As part of my continuing coverage of Crazy Slovenians (being ¼ C.S. myself), I’m sorry to report the death of one of the craziest (in the best sense, as usual). Back in 2008 the Basement saluted the winner of the Race Across America, Jure Robič. Last week Robič was fatally struck by a car while training on a mountain road near his home. He was 45 years old.
His obit in the New York Times painted a picture of a man who not only revelled in the self-punishment of ultralong-distance competitive cycling, but would undergo a Jekyll-to-Hyde transformation in the process.
“In race, everything inside me comes out,” [Robič] said. “Good, bad, everything.
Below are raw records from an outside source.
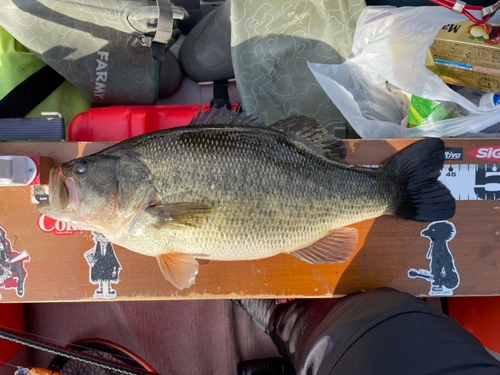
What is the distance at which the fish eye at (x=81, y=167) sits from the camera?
91 centimetres

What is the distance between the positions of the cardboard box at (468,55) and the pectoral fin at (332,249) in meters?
0.79

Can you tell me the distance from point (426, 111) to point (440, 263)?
646 mm

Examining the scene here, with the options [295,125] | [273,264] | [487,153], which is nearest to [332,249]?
[273,264]

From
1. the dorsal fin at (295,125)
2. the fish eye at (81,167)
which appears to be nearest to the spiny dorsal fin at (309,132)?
the dorsal fin at (295,125)

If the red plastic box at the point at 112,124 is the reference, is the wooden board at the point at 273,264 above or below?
below

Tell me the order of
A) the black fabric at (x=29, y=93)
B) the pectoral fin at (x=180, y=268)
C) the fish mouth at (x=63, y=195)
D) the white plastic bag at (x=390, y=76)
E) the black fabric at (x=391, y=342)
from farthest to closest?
the black fabric at (x=29, y=93) < the white plastic bag at (x=390, y=76) < the pectoral fin at (x=180, y=268) < the fish mouth at (x=63, y=195) < the black fabric at (x=391, y=342)

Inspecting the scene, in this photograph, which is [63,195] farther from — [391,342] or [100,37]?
[391,342]

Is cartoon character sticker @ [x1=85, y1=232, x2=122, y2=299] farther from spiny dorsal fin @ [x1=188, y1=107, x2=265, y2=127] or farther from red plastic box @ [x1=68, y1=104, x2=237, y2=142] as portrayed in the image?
spiny dorsal fin @ [x1=188, y1=107, x2=265, y2=127]

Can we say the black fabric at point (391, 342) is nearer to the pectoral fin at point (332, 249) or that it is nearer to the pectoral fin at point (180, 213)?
the pectoral fin at point (332, 249)

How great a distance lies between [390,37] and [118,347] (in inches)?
83.9

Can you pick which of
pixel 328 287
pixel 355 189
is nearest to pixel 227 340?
pixel 328 287

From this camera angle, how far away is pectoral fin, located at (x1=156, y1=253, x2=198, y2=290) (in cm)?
101

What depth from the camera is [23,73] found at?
4.28 ft

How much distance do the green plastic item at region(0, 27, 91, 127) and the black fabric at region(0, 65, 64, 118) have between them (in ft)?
0.06
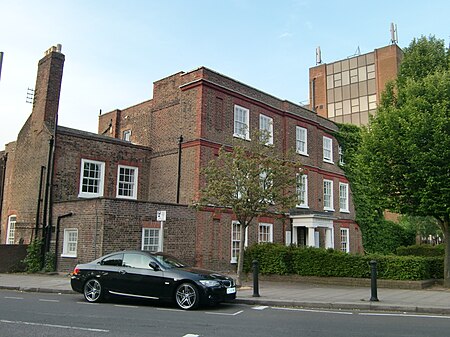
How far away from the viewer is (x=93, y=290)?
11734 millimetres

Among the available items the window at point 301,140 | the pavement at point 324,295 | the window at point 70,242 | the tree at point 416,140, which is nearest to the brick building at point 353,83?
the window at point 301,140

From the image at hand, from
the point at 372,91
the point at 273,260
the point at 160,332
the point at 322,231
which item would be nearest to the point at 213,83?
the point at 273,260

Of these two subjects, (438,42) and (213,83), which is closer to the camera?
(438,42)

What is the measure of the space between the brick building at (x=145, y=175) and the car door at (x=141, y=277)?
6134 mm

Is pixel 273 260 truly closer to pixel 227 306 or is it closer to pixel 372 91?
pixel 227 306

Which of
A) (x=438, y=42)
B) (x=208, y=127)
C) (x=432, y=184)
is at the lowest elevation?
(x=432, y=184)

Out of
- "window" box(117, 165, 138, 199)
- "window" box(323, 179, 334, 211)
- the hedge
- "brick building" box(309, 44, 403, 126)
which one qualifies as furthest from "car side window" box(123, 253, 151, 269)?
"brick building" box(309, 44, 403, 126)

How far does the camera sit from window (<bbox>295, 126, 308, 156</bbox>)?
27609mm

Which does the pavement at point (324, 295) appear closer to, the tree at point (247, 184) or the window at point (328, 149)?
the tree at point (247, 184)

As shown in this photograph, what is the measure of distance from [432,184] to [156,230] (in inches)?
440

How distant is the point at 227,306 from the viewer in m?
11.4

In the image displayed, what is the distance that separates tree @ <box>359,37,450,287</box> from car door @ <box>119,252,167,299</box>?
9.26 metres

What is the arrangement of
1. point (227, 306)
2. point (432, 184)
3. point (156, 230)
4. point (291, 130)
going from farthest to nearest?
1. point (291, 130)
2. point (156, 230)
3. point (432, 184)
4. point (227, 306)

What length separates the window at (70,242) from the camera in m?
18.6
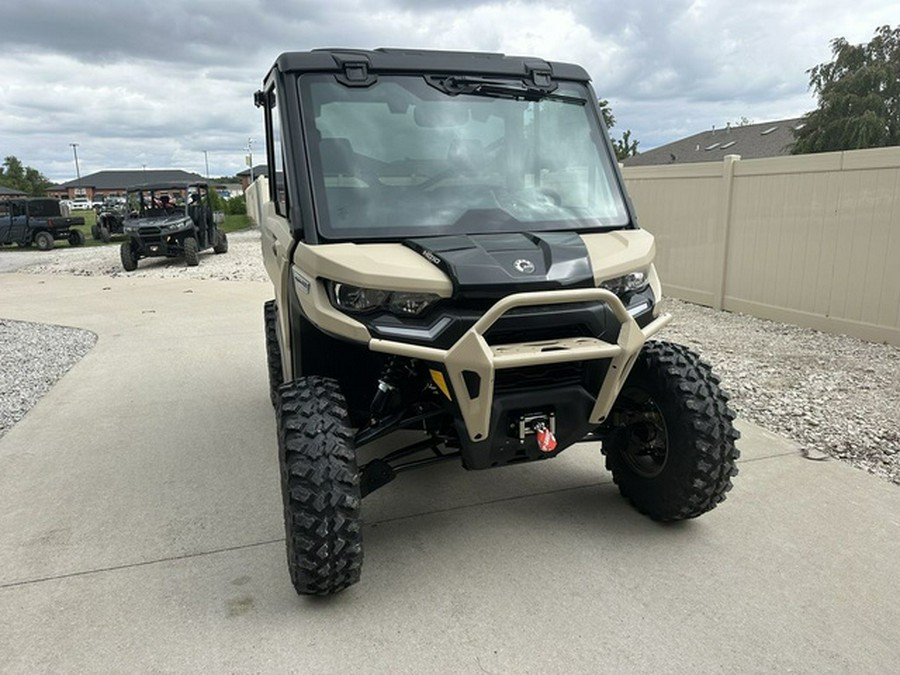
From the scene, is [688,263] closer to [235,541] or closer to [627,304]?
[627,304]

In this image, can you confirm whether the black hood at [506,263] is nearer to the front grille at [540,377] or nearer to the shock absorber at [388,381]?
the front grille at [540,377]

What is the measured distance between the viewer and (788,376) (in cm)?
606

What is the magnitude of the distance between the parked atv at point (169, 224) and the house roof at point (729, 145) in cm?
2150

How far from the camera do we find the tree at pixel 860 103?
90.3 ft

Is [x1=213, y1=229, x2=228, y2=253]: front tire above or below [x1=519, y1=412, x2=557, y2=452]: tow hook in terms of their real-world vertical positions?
below

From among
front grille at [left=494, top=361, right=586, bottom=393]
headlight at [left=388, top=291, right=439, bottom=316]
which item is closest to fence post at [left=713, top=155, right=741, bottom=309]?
front grille at [left=494, top=361, right=586, bottom=393]

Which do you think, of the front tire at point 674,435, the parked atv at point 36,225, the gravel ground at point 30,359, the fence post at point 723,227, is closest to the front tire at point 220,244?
the parked atv at point 36,225

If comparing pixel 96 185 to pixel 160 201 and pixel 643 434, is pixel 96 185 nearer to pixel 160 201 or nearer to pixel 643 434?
pixel 160 201

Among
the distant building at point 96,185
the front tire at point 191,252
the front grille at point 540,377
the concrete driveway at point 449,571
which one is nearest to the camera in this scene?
the concrete driveway at point 449,571

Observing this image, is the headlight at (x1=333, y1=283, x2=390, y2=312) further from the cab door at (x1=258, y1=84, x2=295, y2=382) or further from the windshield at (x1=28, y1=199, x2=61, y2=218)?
the windshield at (x1=28, y1=199, x2=61, y2=218)

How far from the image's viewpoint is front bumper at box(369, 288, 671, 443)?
8.54 feet

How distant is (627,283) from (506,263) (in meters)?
0.62

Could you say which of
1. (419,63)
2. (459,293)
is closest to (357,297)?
(459,293)

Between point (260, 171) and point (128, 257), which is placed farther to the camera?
point (260, 171)
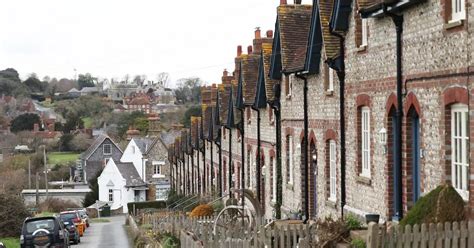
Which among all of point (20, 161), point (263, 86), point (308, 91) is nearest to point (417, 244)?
point (308, 91)

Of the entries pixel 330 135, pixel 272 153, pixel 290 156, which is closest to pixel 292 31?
pixel 290 156

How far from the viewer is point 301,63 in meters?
24.3

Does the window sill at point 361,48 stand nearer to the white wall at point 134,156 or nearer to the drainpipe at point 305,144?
the drainpipe at point 305,144

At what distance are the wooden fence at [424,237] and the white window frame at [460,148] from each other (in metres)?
1.71

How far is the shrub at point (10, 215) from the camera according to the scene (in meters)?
42.7

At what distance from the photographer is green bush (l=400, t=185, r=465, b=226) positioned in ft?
40.6

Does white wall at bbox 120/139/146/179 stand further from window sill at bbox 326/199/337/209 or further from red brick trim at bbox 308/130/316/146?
window sill at bbox 326/199/337/209

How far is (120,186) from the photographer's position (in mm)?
85000

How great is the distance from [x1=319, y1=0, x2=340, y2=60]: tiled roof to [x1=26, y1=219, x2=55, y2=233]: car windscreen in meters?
13.1

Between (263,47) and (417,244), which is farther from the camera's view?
(263,47)

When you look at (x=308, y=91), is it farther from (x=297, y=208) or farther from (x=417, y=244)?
(x=417, y=244)

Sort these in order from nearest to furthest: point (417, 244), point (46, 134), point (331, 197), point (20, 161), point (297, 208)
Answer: point (417, 244)
point (331, 197)
point (297, 208)
point (20, 161)
point (46, 134)

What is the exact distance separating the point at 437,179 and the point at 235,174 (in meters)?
23.7

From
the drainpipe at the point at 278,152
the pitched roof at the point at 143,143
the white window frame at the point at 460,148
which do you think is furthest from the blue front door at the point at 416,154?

My mind, it begins to do things on its own. I do not like it, but this is the way I must go to win the race.”
Because of sleep deprivation during the nonstop races, which can take as long as nine days to complete, he would sometimes hallucinate. According to the Times:
More than once he leapt off his bicycle to do battle with threatening attackers who turned out to be mailboxes. Once he imagined he was being pursued by men with black beards on horseback—mujahedeen, he explained to his support team, who encouraged him to ride faster and keep ahead of them.
Primož Kališnik, a Slovenian journalist and a friend of Robič, summed him up thus:
“He was two personalities within one body. … One was very polite and nice when he was not on the bike. During races, he was absolutely the most unpleasant person you could imagine.”